■ EXTRAIT À LIRE:
<<<<
En cette période, Houthi s'est intéressé à l'action sociale et au service de la population, largement marginalisée. Après les campagnes d'agression américaine contre le soi-disant "terrorisme islamiste", en Afghanistan et en Irak, Sayed el-Houthi a brandi le slogan: "Dieu est grand, mort à l'Amérique, mort à Israël, victoire à l'Islam".
A cette époque, le président yéménite a appelé Sayed Houthi à renoncer à ce slogan sinon il allait lui envoyer quelqu'un pour le persécuter. Sayed Houthi a compris qu'il allait charger le général Ali Mohsen el-Ahmar de cette mission, cet homme wahhabite, proche de l'Arabie Saoudite, et qui était considéré comme la main sanguinaire d'Ali Abdallah Saleh.
Sayed Houthi a rejeté les menaces, d'où la décision de la guerre a été prise directement par Washington et l'Arabie Saoudite. Ali Abdallah Saleh a cherché à éliminer les houthistes pour satisfaire le royaume saoudien et les Etats-Unis. Washington a voulu montrer que même un simple slogan contre lui ou contre Israël est une ligne rouge à ne pas franchir.
>>>>
■ ENTRÉES:
<<<<
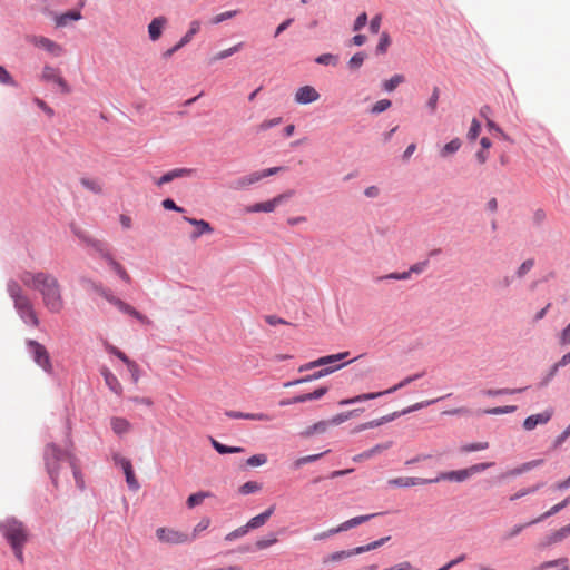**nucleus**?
<instances>
[{
  "instance_id": "8fccbe9b",
  "label": "nucleus",
  "mask_w": 570,
  "mask_h": 570,
  "mask_svg": "<svg viewBox=\"0 0 570 570\" xmlns=\"http://www.w3.org/2000/svg\"><path fill=\"white\" fill-rule=\"evenodd\" d=\"M210 525V519L209 518H203L194 528L193 533L189 534L191 538V541H194L198 534L203 531H205Z\"/></svg>"
},
{
  "instance_id": "f704fd0d",
  "label": "nucleus",
  "mask_w": 570,
  "mask_h": 570,
  "mask_svg": "<svg viewBox=\"0 0 570 570\" xmlns=\"http://www.w3.org/2000/svg\"><path fill=\"white\" fill-rule=\"evenodd\" d=\"M353 556H356L354 552V549L336 551V552L330 553L326 557H324L322 562L324 564L340 562V561L351 558Z\"/></svg>"
},
{
  "instance_id": "13d9d810",
  "label": "nucleus",
  "mask_w": 570,
  "mask_h": 570,
  "mask_svg": "<svg viewBox=\"0 0 570 570\" xmlns=\"http://www.w3.org/2000/svg\"><path fill=\"white\" fill-rule=\"evenodd\" d=\"M267 462L266 454H255L247 459L246 463L249 466H261Z\"/></svg>"
},
{
  "instance_id": "5701e85b",
  "label": "nucleus",
  "mask_w": 570,
  "mask_h": 570,
  "mask_svg": "<svg viewBox=\"0 0 570 570\" xmlns=\"http://www.w3.org/2000/svg\"><path fill=\"white\" fill-rule=\"evenodd\" d=\"M110 426L112 432L118 436L129 433L132 429L131 423L127 419L120 416H112L110 419Z\"/></svg>"
},
{
  "instance_id": "3c124183",
  "label": "nucleus",
  "mask_w": 570,
  "mask_h": 570,
  "mask_svg": "<svg viewBox=\"0 0 570 570\" xmlns=\"http://www.w3.org/2000/svg\"><path fill=\"white\" fill-rule=\"evenodd\" d=\"M261 490V484L255 482V481H248V482H245L240 488H239V492L242 494H249V493H255L257 491Z\"/></svg>"
},
{
  "instance_id": "f03ea898",
  "label": "nucleus",
  "mask_w": 570,
  "mask_h": 570,
  "mask_svg": "<svg viewBox=\"0 0 570 570\" xmlns=\"http://www.w3.org/2000/svg\"><path fill=\"white\" fill-rule=\"evenodd\" d=\"M7 289L9 296L13 301V305L20 317L24 323L32 326H39L40 322L33 308V304L29 296L24 293L18 281L11 279L8 282Z\"/></svg>"
},
{
  "instance_id": "ddd939ff",
  "label": "nucleus",
  "mask_w": 570,
  "mask_h": 570,
  "mask_svg": "<svg viewBox=\"0 0 570 570\" xmlns=\"http://www.w3.org/2000/svg\"><path fill=\"white\" fill-rule=\"evenodd\" d=\"M109 303L115 305L120 312L135 317L142 324L149 325L151 323L147 316L142 315L140 312L135 309L131 305L127 304L126 302L121 301L120 298H118L116 296H114Z\"/></svg>"
},
{
  "instance_id": "58836bf2",
  "label": "nucleus",
  "mask_w": 570,
  "mask_h": 570,
  "mask_svg": "<svg viewBox=\"0 0 570 570\" xmlns=\"http://www.w3.org/2000/svg\"><path fill=\"white\" fill-rule=\"evenodd\" d=\"M461 145L462 142L459 138L452 139L450 142L445 144L443 148L440 150V156L445 158L450 155L455 154L460 149Z\"/></svg>"
},
{
  "instance_id": "2f4dec72",
  "label": "nucleus",
  "mask_w": 570,
  "mask_h": 570,
  "mask_svg": "<svg viewBox=\"0 0 570 570\" xmlns=\"http://www.w3.org/2000/svg\"><path fill=\"white\" fill-rule=\"evenodd\" d=\"M570 503V497L566 498L563 501H561L560 503L558 504H554L553 507H551L548 511H546L544 513H542L540 517H538L537 519L532 520L529 522V524H535V523H539L541 521H543L544 519L551 517V515H554L557 514L558 512H560L562 509H564L568 504Z\"/></svg>"
},
{
  "instance_id": "c756f323",
  "label": "nucleus",
  "mask_w": 570,
  "mask_h": 570,
  "mask_svg": "<svg viewBox=\"0 0 570 570\" xmlns=\"http://www.w3.org/2000/svg\"><path fill=\"white\" fill-rule=\"evenodd\" d=\"M226 415L230 419H243L252 421H271L272 417L265 413H243L236 411H227Z\"/></svg>"
},
{
  "instance_id": "4d7b16f0",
>>>>
■ ÉNONCÉ:
Reproduisez fidèlement le passage de l'extrait qui s'ouvre sur les mots contenant « Sayed Houthi a rejeté » et se clôt sur « ne pas franchir. ». La liste ci-dessus provient d'une autre source que l'extrait.

■ RÉSULTAT DE L'EXERCICE:
Sayed Houthi a rejeté les menaces, d'où la décision de la guerre a été prise directement par Washington et l'Arabie Saoudite. Ali Abdallah Saleh a cherché à éliminer les houthistes pour satisfaire le royaume saoudien et les Etats-Unis. Washington a voulu montrer que même un simple slogan contre lui ou contre Israël est une ligne rouge à ne pas franchir.